Two lesser trips were made in 1854, which were of some interest. In June, he accompanied the Baptist missionaries on a trip to Bangplasoi on the gulf:
“I had long been promising myself a visit to my old patient, Chek Chong, the Chinese fisherman whose arm I amputated five or six years ago to save his life, threatened by mortification resulting from an alligator bite that had nearly severed the poor man’s wrist. The loss of his arm seems to have been under Providence the means of saving his soul, for the religious impression he received while in the hospital never left him; he then expressed himself willing to make our God his God. Being unable to read and not being able to speak Siamese at all ... we referred him to our brethren of the Baptist mission with some of whose church members he was already acquainted.... After a due season of instruction and probation they received him to church membership about a year ago.
“Living some sixty to seventy miles from Bangkok he cannot often see his spiritual teachers, and would be quite shut out from religious privilege, were it not that Bangplasoi has been made a kind of an outstation by the Baptist mission.... So when I was invited to accompany Mr.
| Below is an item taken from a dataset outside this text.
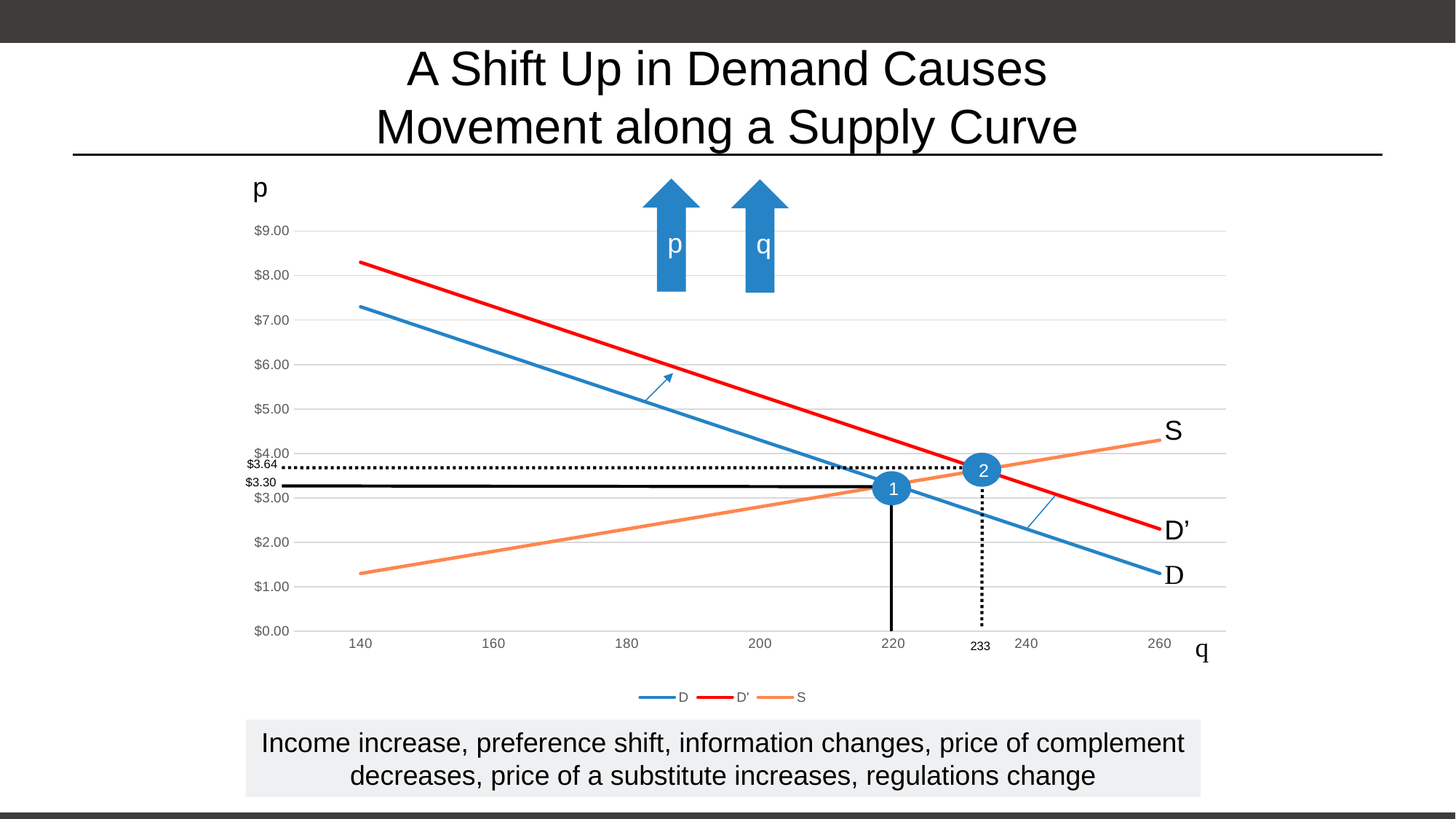
What are the series names listed in the legend? D, D', S Does the S line rise or fall as q increases? rise What is the price at equilibrium point 2? $3.64 Is the value of the D' line at q = 140 greater or less than $8.00? greater By how much does the price rise from equilibrium point 1 to equilibrium point 2? $0.34 What is the quantity at equilibrium point 2? 233 How many series does the legend list? 3 By how much does the quantity increase from equilibrium point 1 to equilibrium point 2? 13 What kind of chart is shown on the slide? line chart Which equilibrium point has the higher price, point 1 or point 2? point 2 What is the quantity at equilibrium point 1? 220 What is the price at equilibrium point 1? $3.30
Ashmore to that mission, I readily accepted....
“While there, Chek Chong told me that ever since he had lived with us at the hospital he had observed the Sabbath, refraining from labour. Looking around at the evidence of thrift about him, I replied: ‘I do not believe you are the poorer for losing one day’s work in seven.’ ‘Yes,’ he said, ‘while the fish business has turned out poorly this season, out of thirty engaged in it of my neighbours, only four have succeeded at all, and I am one.’
“We attended morning and evening worship with the family and such of their neighbours as chose to come in and listen.... Chek Chong being called on to lead in prayer, offered up thanks most devoutly that ‘the redheaded (i. e., not black like Chinese) foreign teachers had come to visit him.’ He seems to have much influence for Christ; he is not ashamed of our Christ; two of his nephews are inquirers; the wife puts no hindrance in his way.”
The other trip was made in November, when the doctor explored the Meinam “farthest north” up to that date, reaching Pitsanuloke and Pichit and occupying thirty-three days. Some sixty to seventy villages were visited along the way and more than thirteen hundred tracts given only to those who could read.